Enabling automated herbarium sheet image post-processing using neural network models for color reference chart detection

Appl Plant Sci. 2020 Mar 2;8(3):e11331. doi: 10.1002/aps3.11331. eCollection 2020 Mar.

Abstract

Premise: Large-scale efforts to digitize herbaria have resulted in more than 18 million publicly available Plantae images on sites such as iDigBio. The automation of image post-processing will lead to time savings in the digitization of biological specimens, as well as improvements in data quality. Here, new and modified neural network methodologies were developed to automatically detect color reference charts (CRC), enabling the future automation of various post-processing tasks.

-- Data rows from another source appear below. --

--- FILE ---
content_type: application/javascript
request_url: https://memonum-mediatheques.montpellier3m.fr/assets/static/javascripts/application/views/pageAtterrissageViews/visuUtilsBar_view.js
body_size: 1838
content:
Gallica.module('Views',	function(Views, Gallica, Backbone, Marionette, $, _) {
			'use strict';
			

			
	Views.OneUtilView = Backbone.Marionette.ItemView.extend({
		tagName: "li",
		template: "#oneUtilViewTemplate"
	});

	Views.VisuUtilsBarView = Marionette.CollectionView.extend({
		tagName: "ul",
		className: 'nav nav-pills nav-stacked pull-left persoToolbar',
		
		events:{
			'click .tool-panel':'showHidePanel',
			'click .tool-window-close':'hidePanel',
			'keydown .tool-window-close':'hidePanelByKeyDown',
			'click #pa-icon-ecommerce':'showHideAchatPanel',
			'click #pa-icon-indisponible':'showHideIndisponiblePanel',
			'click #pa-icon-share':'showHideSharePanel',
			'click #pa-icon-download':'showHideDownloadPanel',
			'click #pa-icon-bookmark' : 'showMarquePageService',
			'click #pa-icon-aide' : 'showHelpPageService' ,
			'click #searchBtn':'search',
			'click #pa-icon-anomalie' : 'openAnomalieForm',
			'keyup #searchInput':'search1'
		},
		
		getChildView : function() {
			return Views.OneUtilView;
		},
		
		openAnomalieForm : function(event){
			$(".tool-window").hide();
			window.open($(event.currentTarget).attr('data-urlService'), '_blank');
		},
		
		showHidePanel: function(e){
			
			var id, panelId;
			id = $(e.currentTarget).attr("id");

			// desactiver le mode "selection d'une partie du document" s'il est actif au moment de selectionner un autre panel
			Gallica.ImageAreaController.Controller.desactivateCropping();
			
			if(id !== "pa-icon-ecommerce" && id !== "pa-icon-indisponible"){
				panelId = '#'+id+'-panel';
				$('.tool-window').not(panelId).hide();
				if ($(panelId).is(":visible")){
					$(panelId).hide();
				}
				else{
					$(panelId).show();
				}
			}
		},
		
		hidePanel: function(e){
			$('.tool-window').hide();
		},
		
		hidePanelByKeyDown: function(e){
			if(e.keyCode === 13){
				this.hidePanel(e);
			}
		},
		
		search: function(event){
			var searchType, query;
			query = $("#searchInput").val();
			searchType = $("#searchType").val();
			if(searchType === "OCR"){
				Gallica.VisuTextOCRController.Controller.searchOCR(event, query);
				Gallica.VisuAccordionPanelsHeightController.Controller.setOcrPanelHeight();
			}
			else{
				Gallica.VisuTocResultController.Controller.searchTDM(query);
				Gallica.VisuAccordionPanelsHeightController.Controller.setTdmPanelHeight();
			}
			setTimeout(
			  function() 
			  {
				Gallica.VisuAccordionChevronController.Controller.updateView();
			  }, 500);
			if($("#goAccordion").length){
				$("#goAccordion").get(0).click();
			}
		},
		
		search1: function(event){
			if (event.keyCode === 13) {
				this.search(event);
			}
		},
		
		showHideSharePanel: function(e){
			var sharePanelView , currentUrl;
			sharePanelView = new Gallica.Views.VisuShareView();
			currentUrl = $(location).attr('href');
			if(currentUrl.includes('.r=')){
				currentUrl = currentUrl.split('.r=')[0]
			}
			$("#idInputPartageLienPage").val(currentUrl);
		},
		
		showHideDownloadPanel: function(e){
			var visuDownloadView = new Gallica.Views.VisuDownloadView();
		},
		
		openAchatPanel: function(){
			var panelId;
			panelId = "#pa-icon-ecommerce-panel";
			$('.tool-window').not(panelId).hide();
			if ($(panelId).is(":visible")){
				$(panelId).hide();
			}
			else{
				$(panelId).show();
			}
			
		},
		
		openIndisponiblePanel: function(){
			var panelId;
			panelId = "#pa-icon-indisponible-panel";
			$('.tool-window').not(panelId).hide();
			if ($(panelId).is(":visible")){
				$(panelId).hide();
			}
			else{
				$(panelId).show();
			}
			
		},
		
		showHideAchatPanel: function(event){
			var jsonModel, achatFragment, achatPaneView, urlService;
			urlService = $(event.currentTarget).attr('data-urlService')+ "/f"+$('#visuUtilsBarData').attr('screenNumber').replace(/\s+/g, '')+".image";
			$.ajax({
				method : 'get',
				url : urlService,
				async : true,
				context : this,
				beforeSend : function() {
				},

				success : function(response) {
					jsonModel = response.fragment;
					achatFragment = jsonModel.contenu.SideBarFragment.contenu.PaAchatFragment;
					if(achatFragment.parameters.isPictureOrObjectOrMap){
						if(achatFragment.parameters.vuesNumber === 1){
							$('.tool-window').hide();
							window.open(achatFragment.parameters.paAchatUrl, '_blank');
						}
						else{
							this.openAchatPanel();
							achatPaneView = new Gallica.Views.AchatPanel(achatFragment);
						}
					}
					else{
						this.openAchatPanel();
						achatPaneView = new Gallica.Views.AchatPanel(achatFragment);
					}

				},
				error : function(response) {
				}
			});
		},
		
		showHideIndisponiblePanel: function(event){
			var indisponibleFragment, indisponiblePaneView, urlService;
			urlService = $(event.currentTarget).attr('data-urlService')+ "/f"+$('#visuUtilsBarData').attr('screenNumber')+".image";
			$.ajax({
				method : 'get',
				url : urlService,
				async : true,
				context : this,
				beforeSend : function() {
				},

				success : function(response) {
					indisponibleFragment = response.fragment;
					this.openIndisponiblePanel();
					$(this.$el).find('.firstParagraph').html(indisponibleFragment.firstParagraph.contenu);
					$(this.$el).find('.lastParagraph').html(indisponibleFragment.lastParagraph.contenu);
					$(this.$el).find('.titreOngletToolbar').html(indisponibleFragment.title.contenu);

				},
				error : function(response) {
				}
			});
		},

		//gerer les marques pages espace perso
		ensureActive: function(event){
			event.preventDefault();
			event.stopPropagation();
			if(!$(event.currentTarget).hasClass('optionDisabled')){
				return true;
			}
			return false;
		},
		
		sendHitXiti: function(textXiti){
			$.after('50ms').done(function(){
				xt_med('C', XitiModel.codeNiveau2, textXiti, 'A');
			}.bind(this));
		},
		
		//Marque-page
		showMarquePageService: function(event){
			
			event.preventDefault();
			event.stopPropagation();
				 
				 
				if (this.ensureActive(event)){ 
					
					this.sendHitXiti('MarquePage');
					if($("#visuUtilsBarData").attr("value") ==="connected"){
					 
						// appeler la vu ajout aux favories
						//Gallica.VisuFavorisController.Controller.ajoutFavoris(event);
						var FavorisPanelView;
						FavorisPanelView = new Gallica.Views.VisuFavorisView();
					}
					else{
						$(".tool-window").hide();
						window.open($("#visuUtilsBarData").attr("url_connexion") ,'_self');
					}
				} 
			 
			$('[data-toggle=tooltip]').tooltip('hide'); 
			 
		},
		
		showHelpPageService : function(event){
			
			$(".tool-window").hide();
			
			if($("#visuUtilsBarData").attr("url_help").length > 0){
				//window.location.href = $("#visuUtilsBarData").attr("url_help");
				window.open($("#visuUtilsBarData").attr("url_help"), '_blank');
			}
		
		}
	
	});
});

Methods and results: We used 1000 herbarium specimen images from 52 herbaria to test our novel neural network model, ColorNet, which was developed to identify CRCs smaller than 4 cm2, resulting in a 30% increase in accuracy over the performance of other state-of-the-art models such as Faster R-CNN. For larger CRCs, we propose modifications to Faster R-CNN to increase inference speed.

Conclusions: Our proposed neural networks detect a range of CRCs, which may enable the automation of post-processing tasks found in herbarium digitization workflows, such as image orientation or white balance correction.

Keywords: automation; digitization; herbarium; machine learning; natural history collections; specimen images.